Sublime Text is a very stylish and comforting editor. It's not an IDE but it can build your project, work with it as a project and is highly customizable. In difference to IDEs it's very lightweight and the "Distraction free" feature is just mindblowing. It is also cross-platform, seamlessly supporting all three major OSs.

After installation of Soda Theme it becomes even more pleasant for the eye.

SublimeHaskell plugin

There is also a third party plugin SublimeHaskell, which enables the editor with in depth support for cabal, linting, autocompletion and stuff like that.

The only thing the SublimeText solution cannot do yet is refactoring, but then again none of the competing solutions can.




回答5:


Emacs works fine on Windows.

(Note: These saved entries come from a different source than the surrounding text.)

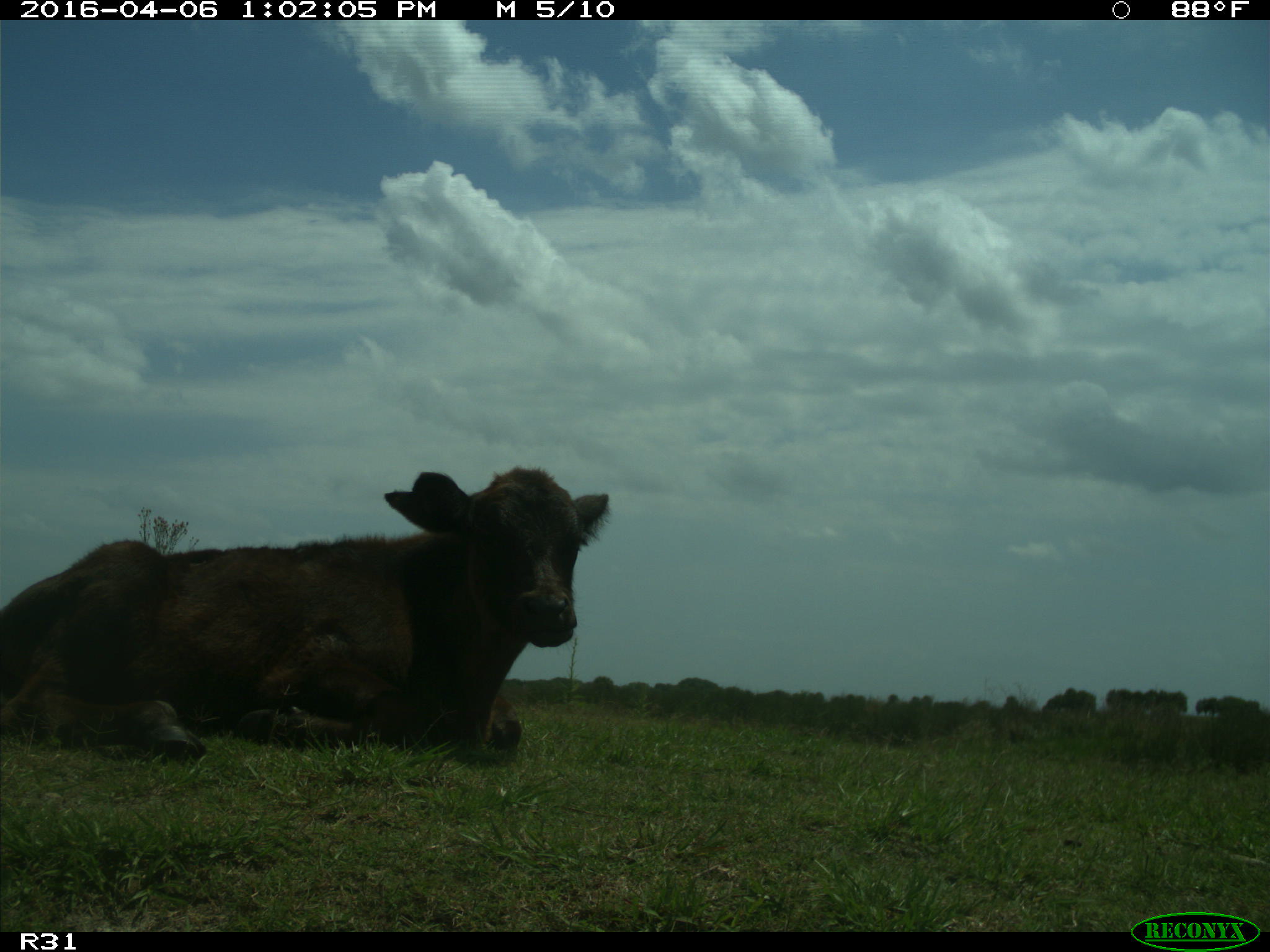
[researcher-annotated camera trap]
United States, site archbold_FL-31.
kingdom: Animalia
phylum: Chordata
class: Mammalia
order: Artiodactyla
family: Bovidae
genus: Bos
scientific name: Bos taurus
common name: domestic cow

I used it when I worked with Haskell on Windows. So, that's my recommendation.




回答6:


Visual Haskell works fine for me.




回答7:


Leksah is not bad, install haskell platform, then download the latest Leksah, you're all set. it's not as robust as VS, but it has other qualities which make me enjoy using it, including ease of creating cabal packages, syntax highlighting, auto-completion of function names (they should extend this to syntax as well), function search, etc.




回答8:


Leksah looks very much like a Linux application, you will see it more when you try to open a file. It does not look like a windows native app. Otherwise, its OK. Eclipse is always good but they say on their website that they have Haskell as their foremost thing right now (2/26/2011). I should look at other options too, so far I have also used Notepad++.




回答9:


I did some Haskell back at varsity and I must admit that I used notepad. There wasn't an IDE back then.




回答10:


haskellmode-vim works just fine on Windows -- I use it there. It's my preferred Haskell IDE.

See http://projects.haskell.org/haskellmode-vim/




回答11:


I use notepad++ . It has haskell syntax highlighting, it only needs to switch on haskell tabulation mode (4 spaces instead of tab) in preferences, but it is not a big deal.